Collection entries
******************************

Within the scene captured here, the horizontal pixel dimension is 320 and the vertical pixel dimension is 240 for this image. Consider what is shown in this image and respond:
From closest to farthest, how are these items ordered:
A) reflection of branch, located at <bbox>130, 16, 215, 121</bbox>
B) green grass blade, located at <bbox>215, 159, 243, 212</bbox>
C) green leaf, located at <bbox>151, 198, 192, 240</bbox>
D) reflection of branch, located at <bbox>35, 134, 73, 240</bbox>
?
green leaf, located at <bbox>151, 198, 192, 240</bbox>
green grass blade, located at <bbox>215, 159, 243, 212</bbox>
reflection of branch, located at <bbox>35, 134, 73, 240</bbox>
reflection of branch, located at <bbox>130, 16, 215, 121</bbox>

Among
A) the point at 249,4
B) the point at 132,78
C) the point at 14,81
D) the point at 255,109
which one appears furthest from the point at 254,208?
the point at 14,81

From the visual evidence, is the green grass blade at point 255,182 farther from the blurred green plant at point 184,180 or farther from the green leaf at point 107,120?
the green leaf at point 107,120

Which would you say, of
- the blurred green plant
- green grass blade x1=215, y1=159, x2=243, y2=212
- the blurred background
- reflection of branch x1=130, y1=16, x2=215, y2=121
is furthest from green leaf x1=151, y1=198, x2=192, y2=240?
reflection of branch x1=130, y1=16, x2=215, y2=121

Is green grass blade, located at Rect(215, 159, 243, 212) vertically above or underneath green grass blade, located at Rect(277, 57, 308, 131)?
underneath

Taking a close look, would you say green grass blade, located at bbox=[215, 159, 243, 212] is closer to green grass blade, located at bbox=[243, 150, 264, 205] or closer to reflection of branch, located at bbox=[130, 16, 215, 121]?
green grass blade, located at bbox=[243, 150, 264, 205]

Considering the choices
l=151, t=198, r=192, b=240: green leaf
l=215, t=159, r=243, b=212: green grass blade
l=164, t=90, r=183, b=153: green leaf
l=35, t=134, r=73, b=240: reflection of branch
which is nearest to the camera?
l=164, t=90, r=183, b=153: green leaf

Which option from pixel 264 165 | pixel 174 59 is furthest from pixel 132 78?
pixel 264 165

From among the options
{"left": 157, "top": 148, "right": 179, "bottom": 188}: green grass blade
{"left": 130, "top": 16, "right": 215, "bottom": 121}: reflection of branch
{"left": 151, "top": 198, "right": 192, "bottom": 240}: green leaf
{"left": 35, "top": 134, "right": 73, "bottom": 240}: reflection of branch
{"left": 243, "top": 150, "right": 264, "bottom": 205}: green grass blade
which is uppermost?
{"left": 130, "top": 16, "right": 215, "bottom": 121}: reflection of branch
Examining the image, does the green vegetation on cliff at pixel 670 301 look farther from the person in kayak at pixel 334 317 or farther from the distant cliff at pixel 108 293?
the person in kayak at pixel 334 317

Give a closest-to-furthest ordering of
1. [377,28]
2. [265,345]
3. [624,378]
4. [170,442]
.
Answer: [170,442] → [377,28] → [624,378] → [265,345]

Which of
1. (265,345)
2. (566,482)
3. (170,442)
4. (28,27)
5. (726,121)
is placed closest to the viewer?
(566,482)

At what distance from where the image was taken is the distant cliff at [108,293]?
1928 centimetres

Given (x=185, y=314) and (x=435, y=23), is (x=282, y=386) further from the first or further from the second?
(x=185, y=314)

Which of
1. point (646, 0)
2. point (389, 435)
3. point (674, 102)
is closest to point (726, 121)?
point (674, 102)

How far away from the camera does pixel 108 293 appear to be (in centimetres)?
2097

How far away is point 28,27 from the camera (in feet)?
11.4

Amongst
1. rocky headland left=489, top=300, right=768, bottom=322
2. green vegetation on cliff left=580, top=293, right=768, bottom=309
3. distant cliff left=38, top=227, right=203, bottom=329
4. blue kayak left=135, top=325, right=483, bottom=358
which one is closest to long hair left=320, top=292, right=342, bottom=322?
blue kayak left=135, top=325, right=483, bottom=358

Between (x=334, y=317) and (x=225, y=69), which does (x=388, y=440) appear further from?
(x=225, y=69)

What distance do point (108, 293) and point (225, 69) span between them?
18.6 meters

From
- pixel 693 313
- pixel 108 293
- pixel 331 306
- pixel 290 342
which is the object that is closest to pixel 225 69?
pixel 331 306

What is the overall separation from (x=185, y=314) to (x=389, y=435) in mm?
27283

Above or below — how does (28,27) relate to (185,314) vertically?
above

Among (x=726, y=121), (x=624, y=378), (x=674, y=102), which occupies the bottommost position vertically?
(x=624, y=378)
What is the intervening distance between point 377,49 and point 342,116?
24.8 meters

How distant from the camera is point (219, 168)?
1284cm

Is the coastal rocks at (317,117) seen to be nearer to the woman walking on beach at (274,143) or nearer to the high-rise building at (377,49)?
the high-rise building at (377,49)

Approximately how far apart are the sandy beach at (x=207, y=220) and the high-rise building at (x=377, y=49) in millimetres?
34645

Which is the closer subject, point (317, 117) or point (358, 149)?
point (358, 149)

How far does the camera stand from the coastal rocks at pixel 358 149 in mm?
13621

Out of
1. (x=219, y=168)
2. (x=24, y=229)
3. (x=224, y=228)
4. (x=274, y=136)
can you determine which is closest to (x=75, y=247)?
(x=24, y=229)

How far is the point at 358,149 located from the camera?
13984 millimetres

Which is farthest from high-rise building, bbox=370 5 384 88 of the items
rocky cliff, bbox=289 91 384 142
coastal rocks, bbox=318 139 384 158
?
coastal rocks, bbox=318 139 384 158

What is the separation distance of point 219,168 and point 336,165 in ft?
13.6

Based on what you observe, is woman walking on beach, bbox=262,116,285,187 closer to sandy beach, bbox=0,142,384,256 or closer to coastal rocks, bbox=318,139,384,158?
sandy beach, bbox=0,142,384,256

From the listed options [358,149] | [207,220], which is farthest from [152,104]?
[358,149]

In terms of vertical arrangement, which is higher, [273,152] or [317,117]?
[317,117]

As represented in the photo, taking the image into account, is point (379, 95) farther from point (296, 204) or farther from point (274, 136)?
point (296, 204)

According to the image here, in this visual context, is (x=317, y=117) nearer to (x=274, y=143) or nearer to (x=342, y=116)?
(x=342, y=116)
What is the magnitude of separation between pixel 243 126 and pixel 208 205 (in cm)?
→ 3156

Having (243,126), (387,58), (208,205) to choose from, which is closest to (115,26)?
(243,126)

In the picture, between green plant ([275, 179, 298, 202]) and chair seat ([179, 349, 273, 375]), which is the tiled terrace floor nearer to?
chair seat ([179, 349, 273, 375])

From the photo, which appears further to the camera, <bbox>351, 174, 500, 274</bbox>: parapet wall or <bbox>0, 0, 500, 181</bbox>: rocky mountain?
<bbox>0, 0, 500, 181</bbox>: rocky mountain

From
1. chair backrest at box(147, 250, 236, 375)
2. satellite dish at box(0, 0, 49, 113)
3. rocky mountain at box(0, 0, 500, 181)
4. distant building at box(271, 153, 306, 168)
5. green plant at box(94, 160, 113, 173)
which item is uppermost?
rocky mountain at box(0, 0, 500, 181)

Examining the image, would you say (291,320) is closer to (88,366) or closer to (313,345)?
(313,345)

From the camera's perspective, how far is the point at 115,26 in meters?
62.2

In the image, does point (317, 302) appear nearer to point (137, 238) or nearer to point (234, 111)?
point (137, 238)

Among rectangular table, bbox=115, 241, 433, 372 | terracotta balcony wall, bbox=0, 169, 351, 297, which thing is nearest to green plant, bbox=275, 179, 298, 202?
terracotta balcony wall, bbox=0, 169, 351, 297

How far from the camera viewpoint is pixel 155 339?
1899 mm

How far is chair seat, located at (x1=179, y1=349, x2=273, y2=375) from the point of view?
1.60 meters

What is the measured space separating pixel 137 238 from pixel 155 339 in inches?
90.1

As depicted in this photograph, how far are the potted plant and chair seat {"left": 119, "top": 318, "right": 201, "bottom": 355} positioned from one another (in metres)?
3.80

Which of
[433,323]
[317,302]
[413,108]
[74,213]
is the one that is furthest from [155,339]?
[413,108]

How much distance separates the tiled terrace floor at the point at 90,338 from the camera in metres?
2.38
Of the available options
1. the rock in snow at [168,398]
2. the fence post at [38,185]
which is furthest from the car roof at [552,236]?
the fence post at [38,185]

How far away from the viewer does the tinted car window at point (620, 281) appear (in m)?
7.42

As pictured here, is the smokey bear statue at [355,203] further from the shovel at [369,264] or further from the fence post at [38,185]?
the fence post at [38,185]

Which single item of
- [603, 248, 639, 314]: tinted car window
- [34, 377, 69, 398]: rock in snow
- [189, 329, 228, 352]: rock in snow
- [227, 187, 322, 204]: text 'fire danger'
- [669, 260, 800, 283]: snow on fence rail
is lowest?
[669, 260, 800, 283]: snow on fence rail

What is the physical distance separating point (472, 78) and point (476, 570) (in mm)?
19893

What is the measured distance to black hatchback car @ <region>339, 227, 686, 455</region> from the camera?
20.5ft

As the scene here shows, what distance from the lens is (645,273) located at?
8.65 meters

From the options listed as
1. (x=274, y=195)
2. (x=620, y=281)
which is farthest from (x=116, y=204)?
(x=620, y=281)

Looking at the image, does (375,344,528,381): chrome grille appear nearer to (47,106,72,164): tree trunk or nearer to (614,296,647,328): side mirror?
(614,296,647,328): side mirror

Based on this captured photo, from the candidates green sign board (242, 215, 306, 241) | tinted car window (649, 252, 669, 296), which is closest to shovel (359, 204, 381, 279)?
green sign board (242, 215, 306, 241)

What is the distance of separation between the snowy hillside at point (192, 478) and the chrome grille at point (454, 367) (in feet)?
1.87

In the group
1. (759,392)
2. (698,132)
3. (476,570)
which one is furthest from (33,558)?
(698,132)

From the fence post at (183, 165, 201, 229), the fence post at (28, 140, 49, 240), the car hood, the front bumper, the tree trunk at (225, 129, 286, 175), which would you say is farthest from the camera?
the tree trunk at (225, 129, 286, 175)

******************************

→ Problem statement: Please copy out the rows word for word, beginning at the line that contains "Looking at the" and ending with the last line of the rows, both included.

→ Output for this task:
Looking at the image, does (375,344,528,381): chrome grille appear nearer to (47,106,72,164): tree trunk or nearer to (614,296,647,328): side mirror?
(614,296,647,328): side mirror

Based on this captured photo, from the candidates green sign board (242, 215, 306, 241) | tinted car window (649, 252, 669, 296), which is closest to shovel (359, 204, 381, 279)?
green sign board (242, 215, 306, 241)

What is the distance of separation between the snowy hillside at point (192, 478) and the chrome grille at point (454, 367) (in feet)?
1.87

In the group
1. (759,392)
2. (698,132)
3. (476,570)
which one is furthest from (33,558)?
(698,132)

From the fence post at (183, 165, 201, 229), the fence post at (28, 140, 49, 240), the car hood, the front bumper, the tree trunk at (225, 129, 286, 175), which would you say is farthest from the camera?
the tree trunk at (225, 129, 286, 175)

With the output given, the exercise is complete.